Quando a Alfândega dos EUA lançou seu portal on-line Na segunda-feira, para iniciar o processo de reembolso de US$ 166 bilhões em receitas tarifárias, Chyrsanthos fez login para recuperar o dinheiro.
Mas ele logo descobriu que o portal não era para a maioria dos indivíduos clientes. Em vez disso, os reembolsos iriam para quem pagasse diretamente à alfândega como importador registrado, muitas vezes um importador dos EUA. empresa. Para Chyrsanthos e milhões de outros consumidores americanos, se quiserem um reembolso tarifário, terão de contar com a boa vontade das empresas para repassar esses reembolsos, ou com ações judiciais coletivas para forçar um retorno.
Chyrsanthos estava pessimista – mas então recebeu algumas novidades. A empresa de transporte DHL, que ele usou para importar sua cara pia, anunciou que iria fornecer reembolsos para clientes que lhes pagaram taxas tarifárias diretamente.
“Isso é inesperado e maravilhoso”, diz Chyrsanthos.
FedEx e UPS também prometeu reembolsos semelhantes para os clientes. Para essas empresas de transporte marítimo, é uma opção porque há um registro claro em papel de quanto cada cliente pagou – e agora é devido.
Mas e quanto a todos os outro produtos que Chyrsanthos comprou para a reforma de sua casa em Massachusetts? Ele não tem esse rastro de papel. O custo extra foi incluído no preço final de cada item que ele comprou, em vez de listado como uma taxa separada na fatura de remessa. Ele suspeita que o aumento total do preço tenha sido na casa dos milhares.

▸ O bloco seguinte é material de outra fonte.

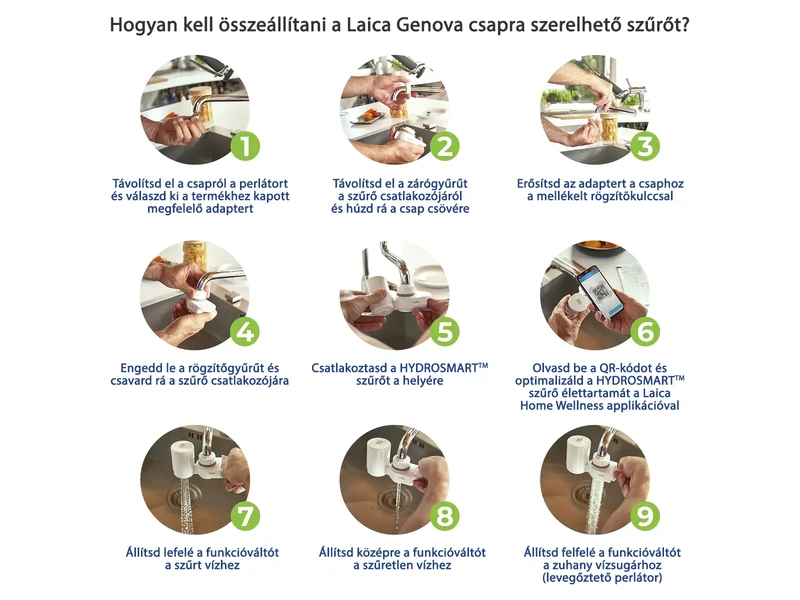 Hogyan kell összeállítani a Laica Genova csapra szerelhető szűrőt?

1

Távolítsd el a csapról a perlátort és válaszd ki a termékhez kapott megfelelő adaptert

2

Távolítsd el a zárógyűrűt a szűrő csatlakozójáról és húzd rá a csap csövére

3

Erősítsd az adaptert a csaphoz a mellékelt rögzítőkulccsal

4

Engedd le a rögzítőgyűrűt és csavard rá a szűrő csatlakozójára

5

Csatlakoztasd a HYDROSMART™ szűrőt a helyére

6

Olvasd be a QR-kódot és optimalizáld a HYDROSMART™ szűrő élettartamát a Laica Home Wellness applikációval

7

Állítsd lefelé a funkcióváltót a szűrt vízhez

8

Állítsd középre a funkcióváltót a szűretlen vízhez

9

Állítsd felfelé a funkcióváltót a zuhany vízsugárhoz (levegőztető perlátor)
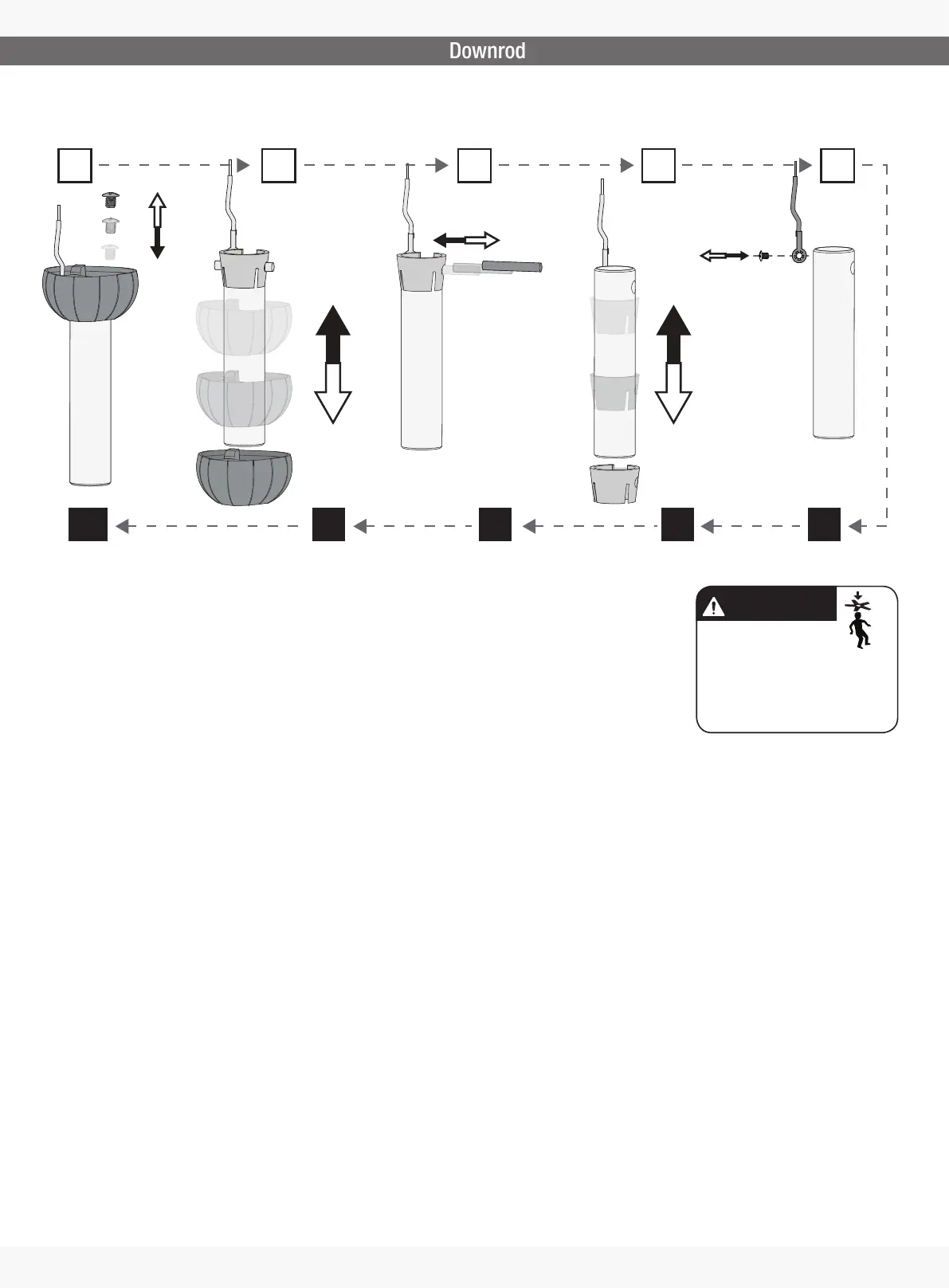 Downrod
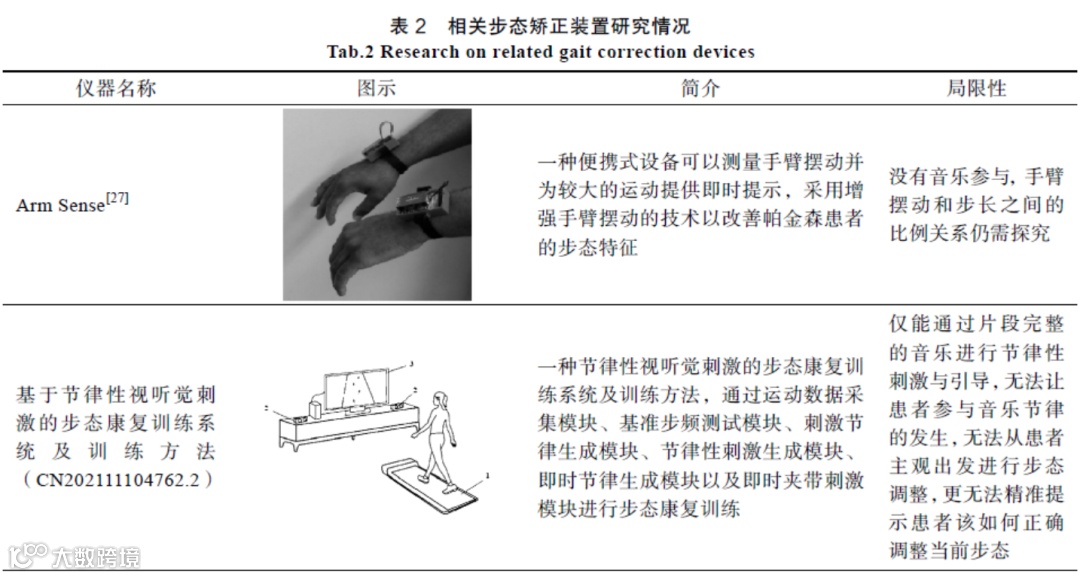 表 2 相关步态矫正装置研究情况
Tab.2 Research on related gait correction devices

| 仪器名称 | 图示 | 简介 | 局限性 |
|---|---|---|---|
| Arm Sense$^{[27]}$ | | 一种便携式设备可以测量手臂摆动并为较大的运动提供即时提示，采用增强手臂摆动的技术以改善帕金森患者的步态特征 | 没有音乐参与，手臂摆动和步长之间的比例关系仍需探究 |
| 基于节律性视听觉刺激的步态康复训练系统及训练方法（CN202111104762.2） | 3 2 2 1 | 一种节律性视听觉刺激的步态康复训练系统及训练方法，通过运动数据采集模块、基准步频测试模块、刺激节律生成模块、节律性刺激生成模块、即时节律生成模块以及即时夹带刺激模块进行步态康复训练 | 仅能通过片段完整的音乐进行节律性刺激与引导，无法让患者参与音乐节律的发生，无法从患者主观出发进行步态调整，更无法精准提示患者该如何正确调整当前步态 |

大数跨境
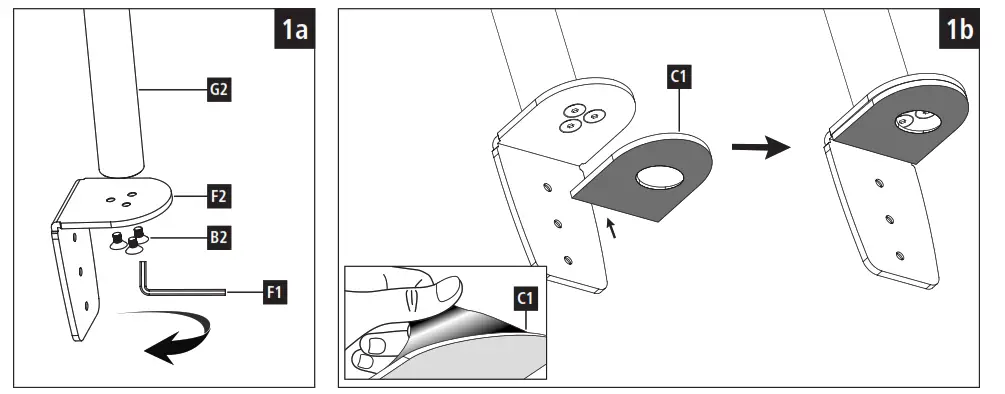 1a

G2

F2

B2

F1

1b

C1

C1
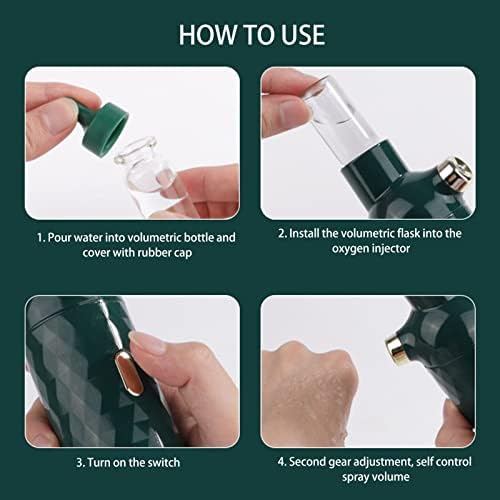 HOW TO USE

1. Pour water into volumetric bottle and cover with rubber cap

2. Install the volumetric flask into the oxygen injector

3. Turn on the switch

4. Second gear adjustment, self control spray volume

“Não tenho nenhuma esperança de recuperar nada disso”, diz Chyrsanthos.
As empresas retalhistas enfrentam o mesmo problema: não sabem quanto da carga tarifária repassam a cada cliente. E essa é talvez a maior barreira que impede os retalhistas de partilharem quaisquer reembolsos que possam reivindicar do governo.
“É quase impossível determinar quanto os consumidores individuais pagaram”, diz Terence Lau, reitor da Faculdade de Direito da Universidade de Syracuse.
Isso ocorre porque um produto, como uma TV, muitas vezes contém peças de vários países, e cada um foi atingido por tarifas diferentes. Essas taxas mudaram ao longo do tempo por decreto presidencial, o que torna ainda mais difícil calcular o custo real do cliente. Além disso, o varejista provavelmente absorveu parte dessas despesas tarifárias. A carga tarifária também foi compartilhada ao longo da cadeia de abastecimento, entre vendedores, distribuidores e, finalmente, clientes.
“Quando chega aos consumidores, toda a tarifa foi diluída”, diz Robert Shapiro, advogado de comércio internacional e sócio do escritório de advocacia Thompson Coburn.
Rebecca Melsky foi cofundadora da Princess Awesome, uma empresa de roupas que vende roupas para meninas que incluem imagens tradicionalmente codificadas por meninos, como vestidos com sistemas solares ou calças justas com imagens de dragões. Ela diz que não tem como determinar automaticamente quanto cada cliente pagou em tarifas, e calculá-lo individualmente para cada transação seria “incrivelmente trabalhoso”.
Além disso, Melsky diz que sua empresa já passou um tempo significativo lidando com tarifas. “Isso não conta em dólares, mas tempo vale dinheiro”, diz Melsky.
Para lidar com as tarifas, ela aumentou os preços e colocou um pote de gorjetas on-line para doações. Hoje, como uma espécie de reembolso, ela está pensando em dar US$ 10 em crédito na loja aos clientes que contribuíram para o pote.
Outros varejistas também estão procurando outras maneiras de repassar o dinheiro recuperado aos clientes sem lidar com a dor de cabeça do reembolso total. O CFO da Costco, Gary Millerchip, disse em um recente chamada de ganhos que a empresa poderia repassar os dólares tarifários devolvidos como preços mais baixos.
Diversos ações judiciais coletivas foram movidas contra grandes empresas, argumentando que, por compartilharem o custo tarifário com os consumidores, elas também deveriam compartilhar a redução tarifária.
Edwin Martinez, engenheiro, pagou tarifas específicas para compras on-line de componentes eletrônicos, como conectores de energia e sensores de pressão. Agora ele está um pouco irritado, sabendo que provavelmente não receberá reembolso.
“Eu paguei esse imposto extra, cara”, diz Martinez. “Posso simplesmente receber meu dinheiro de volta?”